= Texto fornecido =
III/C



38.

A decadência do ensino foi, portanto, o primeiro dos fatores que preparou o advento da Renascença.

Um segundo fator, intimamente relacionado com o anterior, foi o surgimento da Filosofia Nominalista, desenvolvida principalmente pelo inglês Guilherme de Ockham, na primeira metade dos anos 1300.

Não será possível, nesta introdução, desenvolver integralmente um tema como o da natureza do nominalismo. Teremos que nos limitar a uma abordagem que priorize alguns aspectos mais relevantes.

39.

O nominalismo pode ser visto, em uma primeira abordagem, como uma concepção acerca da atividade da inteligência humana.

Neste sentido, ele não é propriamente uma invenção de Guilherme de Ockham, mas um modo de conceber a natureza da atividade intelectual que surge sempre que ocorre uma decadência desta própria atividade intelectual entre os homens.

= Conjunto de itens =
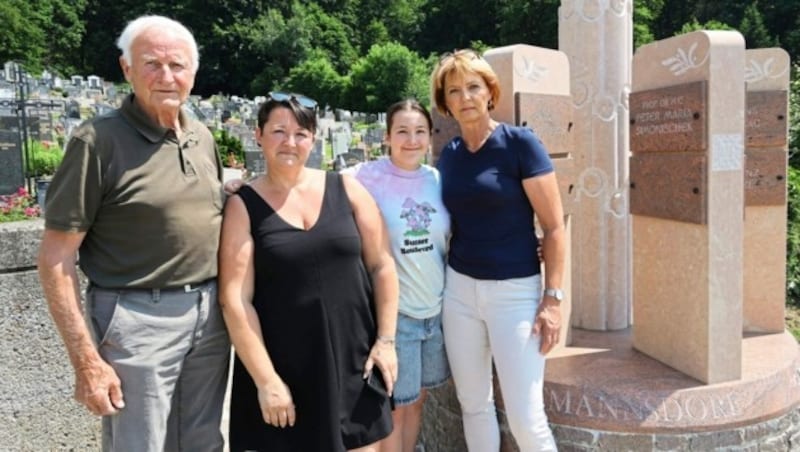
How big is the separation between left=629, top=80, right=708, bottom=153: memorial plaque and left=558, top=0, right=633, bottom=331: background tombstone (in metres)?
0.73

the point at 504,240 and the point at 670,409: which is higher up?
the point at 504,240

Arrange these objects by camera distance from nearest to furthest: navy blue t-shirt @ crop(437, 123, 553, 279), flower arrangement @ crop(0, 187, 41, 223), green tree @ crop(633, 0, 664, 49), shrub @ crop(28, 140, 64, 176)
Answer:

= Tarefa a realizar =
Escreva a continuação do texto sobre o nominalismo, começando logo após a última frase apresentada.

= Resposta =
Assim é que, embora tenha-se chamado de Nominalismo a esta concepção quando ela surgiu no início dos anos 1300 DC, já na antiga Grécia, examinando os textos deixados pelos homens da época, pode-se depreender que os sofistas eram nominalistas, enquanto que os verdadeiros filósofos não o eram.

Pouco antes de Hugo de São Vitor, quando a sociedade começava a emergir do caos do feudalismo e se iniciava um ressurgimento geral dos estudos, o cônego Roscelino defendeu concepções nominalistas. Santo Anselmo argumentou contra a teoria de Roscelino, mas logo em seguida as idéias de Roscelino foram abandonadas por todos sem necessidade de se recorrer à argumentação desenvolvida por Santo Anselmo.

Quando, alguns séculos mais tarde, o ensino começou novamente a decair, surgiu outra vez a teoria nominalista encontrando em Guilherme de Ockham, professor na Universidade de Oxford, na Inglaterra, seu principal expositor.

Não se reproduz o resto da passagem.